The UNFCCC estimated the health costs of climate change to be $5 billion annually. However, a follow up report in 2009 suggested that the actual costs are probably much higher, as the UNFCCC estimate excluded developed nations and assessed only malaria, diarrhea and malnutrition. The real cost of the global disease burden associated with climate change is likely to be twice the amount indicated by the UNFCC. The World Bank report stated that pro-climate policies would prevent 94,000 deaths a year due to air pollution alone.
Mental health
Researchers are beginning to publish reports that detail the ways in which climate change is also injurious to people's mental health. The physical impacts of climate change closely interact with emotional factors. The American Psychological Association and ecoAmerica released a report that specifically focuses on the psychological impacts of climate change.
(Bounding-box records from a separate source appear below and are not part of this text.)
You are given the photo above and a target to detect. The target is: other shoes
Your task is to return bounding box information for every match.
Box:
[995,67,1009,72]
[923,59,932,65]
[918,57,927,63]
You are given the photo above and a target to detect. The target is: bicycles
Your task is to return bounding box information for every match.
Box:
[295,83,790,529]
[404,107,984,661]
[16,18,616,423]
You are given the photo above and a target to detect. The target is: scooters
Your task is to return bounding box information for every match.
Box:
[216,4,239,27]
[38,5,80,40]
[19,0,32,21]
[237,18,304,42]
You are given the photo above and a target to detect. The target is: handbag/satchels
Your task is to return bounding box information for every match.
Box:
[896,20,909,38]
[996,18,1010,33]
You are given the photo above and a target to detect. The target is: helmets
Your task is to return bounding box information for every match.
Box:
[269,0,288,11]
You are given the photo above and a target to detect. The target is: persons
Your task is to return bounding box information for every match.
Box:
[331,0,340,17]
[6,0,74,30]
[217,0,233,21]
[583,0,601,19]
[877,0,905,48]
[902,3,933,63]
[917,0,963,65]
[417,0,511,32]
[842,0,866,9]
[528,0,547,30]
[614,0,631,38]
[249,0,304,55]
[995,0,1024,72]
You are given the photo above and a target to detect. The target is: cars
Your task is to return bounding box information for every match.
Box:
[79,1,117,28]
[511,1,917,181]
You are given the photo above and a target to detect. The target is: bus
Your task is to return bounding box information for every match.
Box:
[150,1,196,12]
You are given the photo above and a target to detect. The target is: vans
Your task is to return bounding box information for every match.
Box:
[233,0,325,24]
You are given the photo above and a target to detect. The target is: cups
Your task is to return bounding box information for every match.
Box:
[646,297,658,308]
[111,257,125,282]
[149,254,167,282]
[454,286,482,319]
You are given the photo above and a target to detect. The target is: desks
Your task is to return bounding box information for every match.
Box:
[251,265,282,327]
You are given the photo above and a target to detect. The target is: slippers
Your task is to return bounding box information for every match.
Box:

An impressive body of research illustrates that global warming increases social tensions and contributes to forced migrations (according to some estimates there could be as many as 200 million environmental refugees by 2050). These types of issues augur immense stress and the link between stress, anxiety and depression has been widely documented. Such stress is also triggered by corollaries of climate change like extreme weather.
Climate change has even been linked to suicide. According to a study published in the journal Proceedings of the National Academy of Sciences, drought has been linked to increasing rates of suicide. Researchers found that there was a 15 percent increase in suicides in men ages 30 to 49 in areas of rural Australia struck by drought. Research in India has borne out a similar relationship between drought and suicide.
As reported in a Grist article, Psychiatric epidemiologist, Helen Berry of the University of Canberra has documented increased levels of distress and despair in people suffering from the effects of climate change.
“When you think about what climate change does, it basically increases the risk of weather-related disasters of one sort or another,” she said. “What happens from a psychological point of view is people get knocked down. Whenever people are knocked down, they have to get up again and start over. And the more that happens, the more difficult it is to keep getting up.”
Berry has shown how extreme weather events can cause depression in farmers. “They become very withdrawn,” she said. “Here they are with something they can’t control around them, and things are going backwards, and it becomes a health issue.”
In response to his investigations on impact of open pit mining, Glenn Albrecht, a professor of environmental studies at the University of Newcastle coined the term solastalgia. The term means, “the homesickness when you’re still at home and your home environment is changing around you in ways that you find negative, and that you have very little power over.”
While mental and physical health are determined by a wide range of factors, research shows that there is a relationship between climate change and human health. Deleterious environmental impacts are expected to worsen as the planet warms. This means that climate change will increasingly undermine both physical and mental health.